Document Clustering Approaches

Document clustering surfaces latent themes in unstructured text without manual labeling. In the age of LLMs, clustering is primarily used for Topic Discovery, Data Pruning (removing redundant training samples), and Semantic Navigation.

The Modern NLP Pipeline: BERTopic Pattern

The most robust architecture for clustering documents involves a four-step pipeline:

Embedding: Convert text into dense vectors (e.g., all-MiniLM-L6-v2 or BGE-base).
Dimensionality Reduction (UMAP): High-dimensional vector space is sparse and prone to the "curse of dimensionality." UMAP reduces 768 dimensions to 5-10 while preserving local structure.
Clustering (HDBSCAN): Unlike K-Means, HDBSCAN does not require you to pre-define the number of clusters. It identifies dense "islands" of points and labels outliers as noise.
Representation (c-TF-IDF): Extract keywords from each cluster to give it a human-readable name.

from bertopic import BERTopic
from umap import UMAP
from hdbscan import HDBSCAN

# Configure for density-based clustering
umap_model = UMAP(n_neighbors=15, n_components=5, min_dist=0.0, metric='cosine')
hdbscan_model = HDBSCAN(min_cluster_size=10, metric='euclidean', prediction_data=True)

topic_model = BERTopic(
  umap_model=umap_model, 
  hdbscan_model=hdbscan_model,
  calculate_probabilities=True
)

topics, probs = topic_model.fit_transform(my_documents)

Comparison of Algorithms

Algorithm	Pros	Cons	Best for
K-Means	Fast, simple.	Must pick $K$ ; assumes spherical clusters.	Balanced, well-known datasets.
HDBSCAN	Handles outliers; no $K$ needed.	Computationally intensive for >1M rows.	Noisy, real-world text.
LDA	Probabilistic; interprets well.	Struggles with short text; needs heavy tuning.	Old-school "bag of words" corpora.
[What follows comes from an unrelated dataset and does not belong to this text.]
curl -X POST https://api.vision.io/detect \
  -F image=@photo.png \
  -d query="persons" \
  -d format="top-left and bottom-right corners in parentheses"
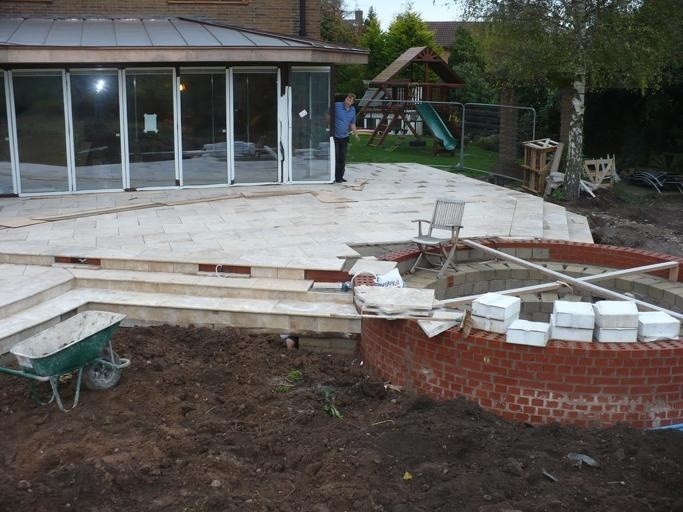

Handling Outliers (The -1 Label)

A common mistake in clustering is forcing every document into a cluster. HDBSCAN assigns a -1 label to documents that are too distant from any dense neighborhood.

Practitioner Strategy: If >30% of your data is labeled -1, your embedding model is likely too general or your min_cluster_size is too high. Do not force-cluster outliers; they are often the most valuable signal for "emerging topics" or "garbage data."

Evaluation: Beyond Visualizing

Don't just look at a 2D scatter plot. Use quantitative metrics:

Coherence Score: Do the top words in a cluster actually make sense together?
Silhouette Score: How well-separated are the clusters in vector space?
Stability: If you re-run the clustering on a 90% sample, do the same clusters emerge?

Advanced Case: Clustering for RAG

Use clustering to build a "Table of Contents" for a RAG system. Instead of searching a flat list of 1 million chunks, the agent can first identify the relevant Cluster Centroid, then search only the documents within that cluster. This reduces noise and improves retrieval speed.